:: Tekstfragment ::
Er wordt de laatste tijd erg veel geschreven over Adblockers. Kleine programmaatjes die hinderlijke online advertenties blokkeren. Zeker toen Apple in september van dit jaar bekend maakte dat het adblockers ging toestaan in de appstore kwamen de toepassingen vaak in het nieuws.
Aan de ene kant zijn de adblockers een uitkomst voor de consument, want wat is er tijdens het internetten irritanter dan schreeuwerige pop up advertenties die alle aandacht opvragen? Zelfs de uitvinder van de Pop-up advertentie bood daar vorig jaar zijn verontschuldigingen voor aan.
Aan de andere kant zijn er de website eigenaren. Zij besteden al hun tijd aan het maken van goede content, en advertenties zijn voor hen vaak de enige bron van inkomsten. Zonder de advertenties zouden hun sites niet kunnen bestaan. Het Duitse Bild.de is zelfs al niet meer beschikbaar als je een adblocker hebt geïnstalleerd.

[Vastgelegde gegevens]

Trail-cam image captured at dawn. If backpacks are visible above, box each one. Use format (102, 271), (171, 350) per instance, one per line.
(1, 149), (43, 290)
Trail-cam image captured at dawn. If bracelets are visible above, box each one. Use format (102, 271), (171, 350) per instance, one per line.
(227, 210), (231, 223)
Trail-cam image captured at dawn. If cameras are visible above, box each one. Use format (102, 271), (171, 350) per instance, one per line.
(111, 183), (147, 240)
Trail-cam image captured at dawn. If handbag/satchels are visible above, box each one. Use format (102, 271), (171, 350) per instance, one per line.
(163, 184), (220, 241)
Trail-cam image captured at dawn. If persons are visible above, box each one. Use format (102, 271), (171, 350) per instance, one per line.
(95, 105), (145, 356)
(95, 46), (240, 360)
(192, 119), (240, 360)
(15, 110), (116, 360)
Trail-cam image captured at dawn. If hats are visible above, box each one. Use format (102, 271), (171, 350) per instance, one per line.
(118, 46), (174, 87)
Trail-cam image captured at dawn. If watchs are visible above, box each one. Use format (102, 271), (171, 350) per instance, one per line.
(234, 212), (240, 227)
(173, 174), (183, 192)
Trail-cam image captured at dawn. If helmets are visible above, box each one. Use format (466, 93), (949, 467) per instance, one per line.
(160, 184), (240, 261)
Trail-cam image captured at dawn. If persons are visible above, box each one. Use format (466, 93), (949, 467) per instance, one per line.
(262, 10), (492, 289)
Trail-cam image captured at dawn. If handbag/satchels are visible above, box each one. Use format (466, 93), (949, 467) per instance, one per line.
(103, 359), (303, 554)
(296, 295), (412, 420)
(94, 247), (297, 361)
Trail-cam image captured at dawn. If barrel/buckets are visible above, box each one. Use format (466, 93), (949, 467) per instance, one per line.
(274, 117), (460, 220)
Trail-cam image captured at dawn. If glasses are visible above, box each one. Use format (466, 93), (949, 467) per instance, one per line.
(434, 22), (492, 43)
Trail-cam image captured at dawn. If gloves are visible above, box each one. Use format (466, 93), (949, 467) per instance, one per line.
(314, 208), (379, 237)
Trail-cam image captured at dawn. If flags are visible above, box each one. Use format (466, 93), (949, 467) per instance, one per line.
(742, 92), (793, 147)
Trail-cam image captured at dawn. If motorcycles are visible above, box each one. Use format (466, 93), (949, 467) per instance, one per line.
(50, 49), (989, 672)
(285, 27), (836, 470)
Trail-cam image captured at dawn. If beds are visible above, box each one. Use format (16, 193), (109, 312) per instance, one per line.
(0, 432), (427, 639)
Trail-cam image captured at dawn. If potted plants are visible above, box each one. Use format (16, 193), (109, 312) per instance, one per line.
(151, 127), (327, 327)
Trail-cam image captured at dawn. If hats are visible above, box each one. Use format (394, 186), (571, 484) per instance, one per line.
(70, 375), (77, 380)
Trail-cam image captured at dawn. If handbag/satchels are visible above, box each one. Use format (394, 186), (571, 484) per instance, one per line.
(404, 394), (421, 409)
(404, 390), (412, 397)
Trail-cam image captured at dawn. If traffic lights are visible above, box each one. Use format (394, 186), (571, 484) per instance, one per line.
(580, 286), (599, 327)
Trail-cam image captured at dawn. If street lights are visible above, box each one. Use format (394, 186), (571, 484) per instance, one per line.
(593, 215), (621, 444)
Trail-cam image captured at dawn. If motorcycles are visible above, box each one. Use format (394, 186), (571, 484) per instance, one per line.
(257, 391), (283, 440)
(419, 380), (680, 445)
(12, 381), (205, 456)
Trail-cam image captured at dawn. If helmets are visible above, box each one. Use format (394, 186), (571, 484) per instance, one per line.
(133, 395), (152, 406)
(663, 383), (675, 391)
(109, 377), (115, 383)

:: Opdracht ::
Herhaal letterlijk het stuk uit de tekst over adblockers van "Er wordt de" tot en met "in het nieuws.".

:: Oplossing ::
Er wordt de laatste tijd erg veel geschreven over Adblockers. Kleine programmaatjes die hinderlijke online advertenties blokkeren. Zeker toen Apple in september van dit jaar bekend maakte dat het adblockers ging toestaan in de appstore kwamen de toepassingen vaak in het nieuws.